El labio inferior del joven temblaba.
—Entonces, ¿mi abuelo no era… no era un cobarde?
—Al contrario. Yo diría más bien que fue un héroe.
Abulurd dejó caer la cabeza.
—Yo nunca seré un cobarde —prometió.
—Lo sé, Abulurd, y quiero que sepas que para mí eres como un hijo. Me sentí muy orgulloso de tener a Xavier como amigo, y me siento orgulloso de conocerte. —Vor le puso una mano en el hombro—. Quizá algún día podamos reparar esta terrible injusticia. Pero primero tenemos que destruir a Omnius.
Un nacimiento en este suelo significa el nacimiento de un guerrero.
M
AESTRO DE ARMAS
I
STIAN
G
OSS
a sus alumnos
El ejército de la Yihad prometió recuperar Honru de manos de las máquinas pensantes, por muy alto que fuera el coste en vidas humanas. Tras un siglo de guerra santa butleriana, los humanos se habían acostumbrado al sacrificio extremo.

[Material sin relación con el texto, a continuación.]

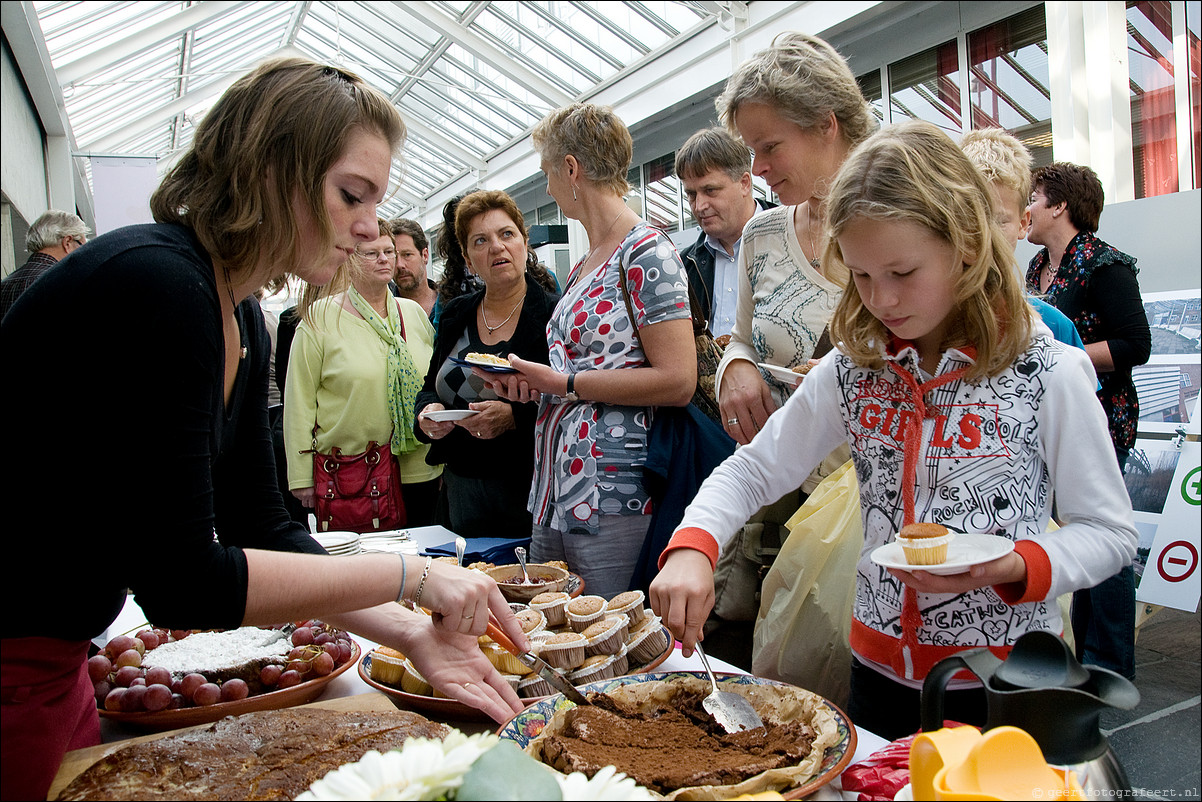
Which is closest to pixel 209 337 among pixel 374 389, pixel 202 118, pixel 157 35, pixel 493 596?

Quentin Butler, el primero del batallón, estaba en el puente de su nave insignia y contemplaba el planeta que tenían ante ellos, esclavizado por Omnius. Se enfrentaban a un enemigo sin alma. Sus labios pronunciaron una plegaria silenciosa. Era el típico héroe de guerra infatigable, y aparentaba mucho más que sus sesenta y cinco años; tenía el cabello ondulado, muy claro, y sus facciones —mentón firme, labios finos, ojos penetrantes— parecían cinceladas a imagen de un busto clásico. Quentin encabezaría la ofensiva, y llevaría a sus yihadíes a la victoria en el escenario de una de las primeras y más devastadoras derrotas de la Yihad.
Cuatrocientas ballestas y más de mil destructores jabalina convergerían para formar una soga asfixiante sobre aquel planeta donde, antes de la matanza de Honru, vivían humanos libres. Esta vez, las máquinas pensantes no tenían ninguna posibilidad frente a Quentin y su causa, por no mencionar su abrumadora superioridad militar.
Durante los largos años de Yihad, los valientes humanos habían infligido constantes y significativos daños a los Planetas Sincronizados, destrozando flotas robóticas y destruyendo avanzadillas. Sin embargo, el enemigo seguía reponiendo sus efectivos.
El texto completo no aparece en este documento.